▸ **PROBLEMS AND TASKS**
1 – Answer these questions about the crop yield paper excerpt, writing each answer on its own line with the matching letter:
(a) Which satellite imagery serves as the primary input modality?
(b) In which city and country are all three listed institutions located?
(c) What is used as ground truth data?
2 – Write out everything in the crop yield paper excerpt from "## ABSTRACT" down to "and chosen model.", copying it word for word.
3 – For each statement, say whether it agrees with the crop yield paper excerpt, answering yes or no and quoting the words from the excerpt that decide it.
(a) The proposed method relies on input modalities that are available only in certain regions.
(b) The best-performing combination of input modalities depends on region, crop, and chosen model.
(c) Weather data is one of the complementary modalities.

▸ **TEXT EXCERPT**
===============

# PREDICTING CROP YIELD WITH MACHINE LEARNING: AN EXTENSIVE ANALYSIS OF INPUT MODALITIES AND MODELS ON A FIELD AND SUB-FIELD LEVEL

Deepak Pathak<sup>\*,1,2</sup> Miro Miranda<sup>\*,1,2</sup> Francisco Mena<sup>1,2</sup> Cristhian Sanchez<sup>1,2</sup>  
Patrick Helber<sup>3</sup> Benjamin Bischke<sup>3</sup> Peter Habelitz<sup>3</sup> Hiba Najjar<sup>1,2</sup>  
Jayanth Siddamsetty<sup>2</sup> Diego Arenas<sup>2</sup> Michaela Vollmer<sup>2</sup> Marcela Charfuean<sup>2</sup>  
Marlon Nuske<sup>2</sup> Andreas Dengel<sup>1,2</sup>

<sup>1</sup>University of Kaiserslautern-Landau (RPTU), Kaiserslautern, Germany

<sup>2</sup>German Research Center for Artificial Intelligence (DFKI), Kaiserslautern, Germany

<sup>3</sup>Vision Impulse GmbH, Kaiserslautern, Germany

## ABSTRACT

We introduce a simple yet effective early fusion method for crop yield prediction that handles multiple input modalities with different temporal and spatial resolutions. We use high-resolution crop yield maps as ground truth data to train crop and machine learning model agnostic methods at the sub-field level. We use Sentinel-2 satellite imagery as the primary modality for input data with other complementary modalities, including weather, soil, and DEM data. The proposed method uses input modalities available with global coverage, making the framework globally scalable. We explicitly highlight the importance of input modalities for crop yield prediction and emphasize that the best-performing combination of input modalities depends on region, crop, and chosen model.

===============

▸ **PROVIDED RECORDS**
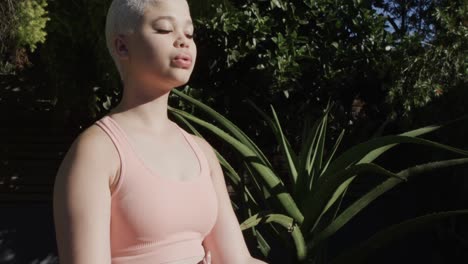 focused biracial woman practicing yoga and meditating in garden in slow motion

===============

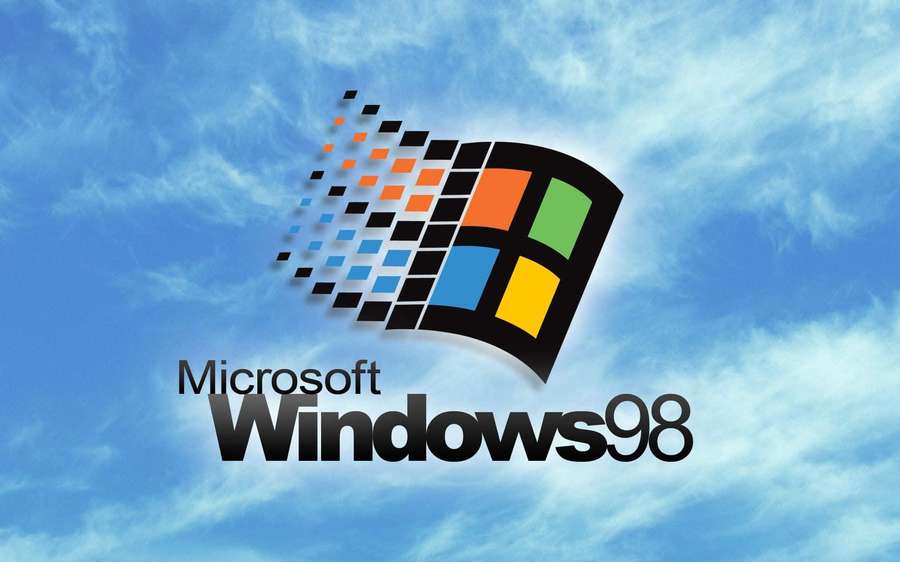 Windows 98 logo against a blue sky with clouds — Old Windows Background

===============

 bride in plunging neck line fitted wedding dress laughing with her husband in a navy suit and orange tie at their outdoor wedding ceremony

===============

▸ **EXPECTED RESULTS**
1 –
(a) Sentinel-2 satellite imagery
(b) Kaiserslautern, Germany
(c) High-resolution crop yield maps

2 –
## ABSTRACT

We introduce a simple yet effective early fusion method for crop yield prediction that handles multiple input modalities with different temporal and spatial resolutions. We use high-resolution crop yield maps as ground truth data to train crop and machine learning model agnostic methods at the sub-field level. We use Sentinel-2 satellite imagery as the primary modality for input data with other complementary modalities, including weather, soil, and DEM data. The proposed method uses input modalities available with global coverage, making the framework globally scalable. We explicitly highlight the importance of input modalities for crop yield prediction and emphasize that the best-performing combination of input modalities depends on region, crop, and chosen model.

3 –
(a) No: "The proposed method uses input modalities available with global coverage"
(b) Yes: "the best-performing combination of input modalities depends on region, crop, and chosen model"
(c) Yes: "other complementary modalities, including weather, soil, and DEM data"